-- START Text passage --

# Double drop tine Spike? Or a 4 point?



## shot1buck (Feb 23, 2011)

I know it’s hard to see the left side of the deer and I tried to get as many pics as I could. But it was a spike that had a drop time on both sides. You can see his spikes in the close up zoom pic the one is straight up the other bends right and blends in with the ear. When he turned I got the pic of the drop tine on the one side. I included the 1st pic I got when he was laying down as well. You see some crazy city bucks sometimes!!! And I did not edit the pics other then I zoomed in on them So would you call it a spike or 4 point?


----------



## M.Magis (Apr 5, 2004)

Most likely walked head first into a moving car when antlers were in the early stages of growing.


----------



## M R DUCKS (Feb 20, 2010)

Wart hog!


----------



## RodsInTheMud (3 mo ago)

That’s one cracked helmet!


----------



## threeten (Feb 5, 2014)

Double deuce


----------



## jiggerman (Nov 2, 2009)

-- END Text passage --
-- START Records supplied --

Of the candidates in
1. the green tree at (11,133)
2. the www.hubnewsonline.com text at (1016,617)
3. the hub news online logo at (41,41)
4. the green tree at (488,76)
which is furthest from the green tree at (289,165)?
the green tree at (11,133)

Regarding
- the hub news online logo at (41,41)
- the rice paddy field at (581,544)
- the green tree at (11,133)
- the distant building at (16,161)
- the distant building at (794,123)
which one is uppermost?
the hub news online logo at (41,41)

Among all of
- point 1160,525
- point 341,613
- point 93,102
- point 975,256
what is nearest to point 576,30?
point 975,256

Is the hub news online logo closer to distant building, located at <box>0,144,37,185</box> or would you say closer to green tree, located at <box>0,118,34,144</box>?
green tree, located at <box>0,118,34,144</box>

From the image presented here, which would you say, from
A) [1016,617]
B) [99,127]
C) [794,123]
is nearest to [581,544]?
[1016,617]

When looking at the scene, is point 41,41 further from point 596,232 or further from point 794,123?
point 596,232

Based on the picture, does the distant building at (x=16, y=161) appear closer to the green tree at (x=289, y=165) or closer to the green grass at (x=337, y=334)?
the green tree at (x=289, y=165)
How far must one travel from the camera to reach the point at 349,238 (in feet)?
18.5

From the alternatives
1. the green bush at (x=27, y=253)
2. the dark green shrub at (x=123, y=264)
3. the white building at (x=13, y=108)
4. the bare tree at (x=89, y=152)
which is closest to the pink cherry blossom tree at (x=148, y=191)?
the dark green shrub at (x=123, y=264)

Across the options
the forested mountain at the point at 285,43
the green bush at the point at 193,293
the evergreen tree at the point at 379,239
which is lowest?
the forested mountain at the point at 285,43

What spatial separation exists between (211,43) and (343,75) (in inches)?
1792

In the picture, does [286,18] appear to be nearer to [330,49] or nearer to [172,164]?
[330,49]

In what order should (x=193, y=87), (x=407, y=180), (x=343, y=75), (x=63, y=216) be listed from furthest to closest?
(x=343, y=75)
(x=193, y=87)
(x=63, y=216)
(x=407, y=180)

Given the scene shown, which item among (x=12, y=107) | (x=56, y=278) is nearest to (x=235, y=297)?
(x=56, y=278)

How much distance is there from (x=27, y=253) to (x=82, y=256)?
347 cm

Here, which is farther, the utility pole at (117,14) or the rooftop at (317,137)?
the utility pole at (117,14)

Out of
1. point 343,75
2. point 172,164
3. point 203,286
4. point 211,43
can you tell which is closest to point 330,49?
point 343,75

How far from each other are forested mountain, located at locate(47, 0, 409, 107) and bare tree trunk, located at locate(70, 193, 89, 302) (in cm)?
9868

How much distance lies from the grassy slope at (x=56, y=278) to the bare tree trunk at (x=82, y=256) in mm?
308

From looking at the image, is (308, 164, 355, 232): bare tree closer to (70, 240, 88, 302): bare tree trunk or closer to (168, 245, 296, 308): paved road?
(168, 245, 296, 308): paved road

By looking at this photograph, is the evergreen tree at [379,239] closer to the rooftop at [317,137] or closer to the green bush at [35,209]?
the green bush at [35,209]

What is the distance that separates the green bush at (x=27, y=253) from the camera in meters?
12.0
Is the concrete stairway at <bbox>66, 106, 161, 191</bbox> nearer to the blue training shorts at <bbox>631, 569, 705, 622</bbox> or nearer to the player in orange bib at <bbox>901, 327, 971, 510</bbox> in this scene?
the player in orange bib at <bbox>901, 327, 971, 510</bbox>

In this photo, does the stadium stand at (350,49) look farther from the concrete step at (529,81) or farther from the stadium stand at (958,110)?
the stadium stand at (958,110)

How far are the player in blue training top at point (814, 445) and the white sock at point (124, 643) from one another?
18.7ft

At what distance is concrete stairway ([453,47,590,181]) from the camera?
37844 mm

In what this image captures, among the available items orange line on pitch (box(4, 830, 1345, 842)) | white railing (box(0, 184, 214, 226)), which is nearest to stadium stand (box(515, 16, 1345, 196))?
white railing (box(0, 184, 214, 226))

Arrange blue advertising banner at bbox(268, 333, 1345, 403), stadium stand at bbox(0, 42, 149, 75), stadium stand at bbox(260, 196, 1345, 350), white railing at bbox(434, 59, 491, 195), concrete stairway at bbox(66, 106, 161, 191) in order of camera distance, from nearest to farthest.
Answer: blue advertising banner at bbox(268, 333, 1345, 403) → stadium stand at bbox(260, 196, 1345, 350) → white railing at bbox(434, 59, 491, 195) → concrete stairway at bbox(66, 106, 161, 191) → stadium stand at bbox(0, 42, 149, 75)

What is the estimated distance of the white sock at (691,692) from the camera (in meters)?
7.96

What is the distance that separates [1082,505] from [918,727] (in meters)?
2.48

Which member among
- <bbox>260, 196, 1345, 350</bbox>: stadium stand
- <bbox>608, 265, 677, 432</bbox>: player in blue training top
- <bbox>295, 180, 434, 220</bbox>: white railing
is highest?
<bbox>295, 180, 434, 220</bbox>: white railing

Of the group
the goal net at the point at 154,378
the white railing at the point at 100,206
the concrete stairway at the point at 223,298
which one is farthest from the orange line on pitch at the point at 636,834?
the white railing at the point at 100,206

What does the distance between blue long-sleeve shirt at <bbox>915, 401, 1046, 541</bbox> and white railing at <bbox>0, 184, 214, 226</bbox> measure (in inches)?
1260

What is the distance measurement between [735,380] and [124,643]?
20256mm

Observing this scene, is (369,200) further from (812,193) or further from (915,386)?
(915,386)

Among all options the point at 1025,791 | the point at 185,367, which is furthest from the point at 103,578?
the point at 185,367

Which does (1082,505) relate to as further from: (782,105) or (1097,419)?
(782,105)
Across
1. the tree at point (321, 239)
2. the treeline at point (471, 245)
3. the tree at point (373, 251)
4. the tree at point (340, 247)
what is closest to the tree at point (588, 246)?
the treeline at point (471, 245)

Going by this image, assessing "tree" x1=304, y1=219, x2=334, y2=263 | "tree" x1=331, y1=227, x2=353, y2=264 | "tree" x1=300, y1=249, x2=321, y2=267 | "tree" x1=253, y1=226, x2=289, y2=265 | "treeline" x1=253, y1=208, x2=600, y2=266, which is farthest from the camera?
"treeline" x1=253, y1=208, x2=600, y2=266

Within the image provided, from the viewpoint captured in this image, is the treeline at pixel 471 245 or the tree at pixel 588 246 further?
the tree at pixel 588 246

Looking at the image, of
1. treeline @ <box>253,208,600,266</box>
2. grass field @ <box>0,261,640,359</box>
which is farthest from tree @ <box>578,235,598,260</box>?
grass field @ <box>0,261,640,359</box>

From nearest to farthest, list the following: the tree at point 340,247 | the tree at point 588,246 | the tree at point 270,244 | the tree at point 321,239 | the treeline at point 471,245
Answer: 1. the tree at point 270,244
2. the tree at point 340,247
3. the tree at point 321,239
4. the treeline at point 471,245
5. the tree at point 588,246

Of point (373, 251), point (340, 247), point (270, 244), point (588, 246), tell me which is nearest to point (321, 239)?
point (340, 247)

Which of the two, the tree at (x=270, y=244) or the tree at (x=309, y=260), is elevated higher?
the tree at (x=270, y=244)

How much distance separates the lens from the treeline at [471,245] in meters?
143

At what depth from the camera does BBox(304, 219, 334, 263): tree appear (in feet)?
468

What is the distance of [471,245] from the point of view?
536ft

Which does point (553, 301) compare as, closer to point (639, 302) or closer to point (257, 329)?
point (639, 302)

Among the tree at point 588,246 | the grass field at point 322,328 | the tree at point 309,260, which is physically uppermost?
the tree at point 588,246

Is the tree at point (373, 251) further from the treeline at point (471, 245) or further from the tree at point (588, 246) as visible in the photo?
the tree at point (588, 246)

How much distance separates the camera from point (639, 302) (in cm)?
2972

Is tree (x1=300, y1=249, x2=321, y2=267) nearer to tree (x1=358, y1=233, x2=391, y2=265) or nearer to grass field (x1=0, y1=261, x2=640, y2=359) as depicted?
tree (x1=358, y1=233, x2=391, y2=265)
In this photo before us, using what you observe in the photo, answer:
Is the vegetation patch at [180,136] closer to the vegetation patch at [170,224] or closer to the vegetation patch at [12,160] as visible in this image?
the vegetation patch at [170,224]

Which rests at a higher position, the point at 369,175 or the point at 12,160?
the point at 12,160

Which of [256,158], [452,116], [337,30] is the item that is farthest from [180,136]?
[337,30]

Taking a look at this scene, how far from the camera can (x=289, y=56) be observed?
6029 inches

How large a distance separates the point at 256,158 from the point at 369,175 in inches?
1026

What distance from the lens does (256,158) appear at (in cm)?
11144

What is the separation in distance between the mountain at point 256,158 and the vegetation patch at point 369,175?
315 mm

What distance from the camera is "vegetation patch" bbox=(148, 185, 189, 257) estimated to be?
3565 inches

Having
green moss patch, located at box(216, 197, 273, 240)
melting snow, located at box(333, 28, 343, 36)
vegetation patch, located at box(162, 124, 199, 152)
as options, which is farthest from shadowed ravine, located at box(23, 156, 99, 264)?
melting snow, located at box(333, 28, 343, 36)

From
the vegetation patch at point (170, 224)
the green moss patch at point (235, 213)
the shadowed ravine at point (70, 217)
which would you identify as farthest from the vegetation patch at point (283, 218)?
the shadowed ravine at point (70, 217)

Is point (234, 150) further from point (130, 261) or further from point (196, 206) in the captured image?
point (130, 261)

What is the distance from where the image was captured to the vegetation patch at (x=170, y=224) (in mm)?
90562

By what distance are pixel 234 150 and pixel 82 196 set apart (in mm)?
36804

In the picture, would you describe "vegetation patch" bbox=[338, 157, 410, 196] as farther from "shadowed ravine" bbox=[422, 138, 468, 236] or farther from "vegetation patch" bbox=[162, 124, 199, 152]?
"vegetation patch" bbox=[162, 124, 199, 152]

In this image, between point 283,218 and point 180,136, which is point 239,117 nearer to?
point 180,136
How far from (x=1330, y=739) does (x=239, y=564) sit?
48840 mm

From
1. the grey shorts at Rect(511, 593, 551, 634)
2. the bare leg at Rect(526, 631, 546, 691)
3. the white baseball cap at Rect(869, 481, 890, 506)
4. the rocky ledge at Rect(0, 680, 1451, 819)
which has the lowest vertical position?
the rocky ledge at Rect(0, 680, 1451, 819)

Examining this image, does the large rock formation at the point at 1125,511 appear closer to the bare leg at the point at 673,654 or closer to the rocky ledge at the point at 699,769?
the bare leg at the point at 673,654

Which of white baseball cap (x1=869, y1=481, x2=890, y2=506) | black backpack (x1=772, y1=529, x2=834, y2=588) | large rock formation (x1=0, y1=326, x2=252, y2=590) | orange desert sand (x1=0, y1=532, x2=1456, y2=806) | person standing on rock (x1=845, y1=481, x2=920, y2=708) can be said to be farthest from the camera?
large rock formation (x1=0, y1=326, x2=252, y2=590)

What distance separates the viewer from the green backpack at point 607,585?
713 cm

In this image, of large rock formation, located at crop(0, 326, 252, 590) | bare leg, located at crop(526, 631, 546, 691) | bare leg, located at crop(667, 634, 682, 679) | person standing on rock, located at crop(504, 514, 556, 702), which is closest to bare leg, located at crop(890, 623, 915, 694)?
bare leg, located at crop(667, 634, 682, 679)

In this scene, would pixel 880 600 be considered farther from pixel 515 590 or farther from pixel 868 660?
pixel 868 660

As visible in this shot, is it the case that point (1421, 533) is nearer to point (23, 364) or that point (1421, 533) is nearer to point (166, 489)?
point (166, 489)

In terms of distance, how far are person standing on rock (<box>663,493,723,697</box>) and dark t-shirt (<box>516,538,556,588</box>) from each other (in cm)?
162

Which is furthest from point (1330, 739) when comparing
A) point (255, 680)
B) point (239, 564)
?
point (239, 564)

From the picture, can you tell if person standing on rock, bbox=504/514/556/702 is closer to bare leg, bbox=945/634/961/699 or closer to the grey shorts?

-- END Records supplied --

▶ _What you are asked to do_
Continue the forum thread about the buck with a drop tine on each spike from the point where it stops.

▶ _Right answer_
Freaky buck


----------



## Morrowtucky Mike (May 2, 2018)

I always thought of a spike as having 2 points so I’d call it a 4 point.


----------



## ya13ya03 (Sep 21, 2010)

Uhhh. I know sumthings ucked up when I see it. Lol.


----------



## Uglystix (Mar 3, 2006)

Saw a buck like that a few weeks ago near Berlin Lake. Kind of hope he gets to live long and retire.


----------



## floater99 (May 21, 2010)

Looks like ran head first into a iron skillet curious what he would look l;ike next year


----------



## RodsInTheMud (3 mo ago)

Or this….


----------



## RodsInTheMud (3 mo ago)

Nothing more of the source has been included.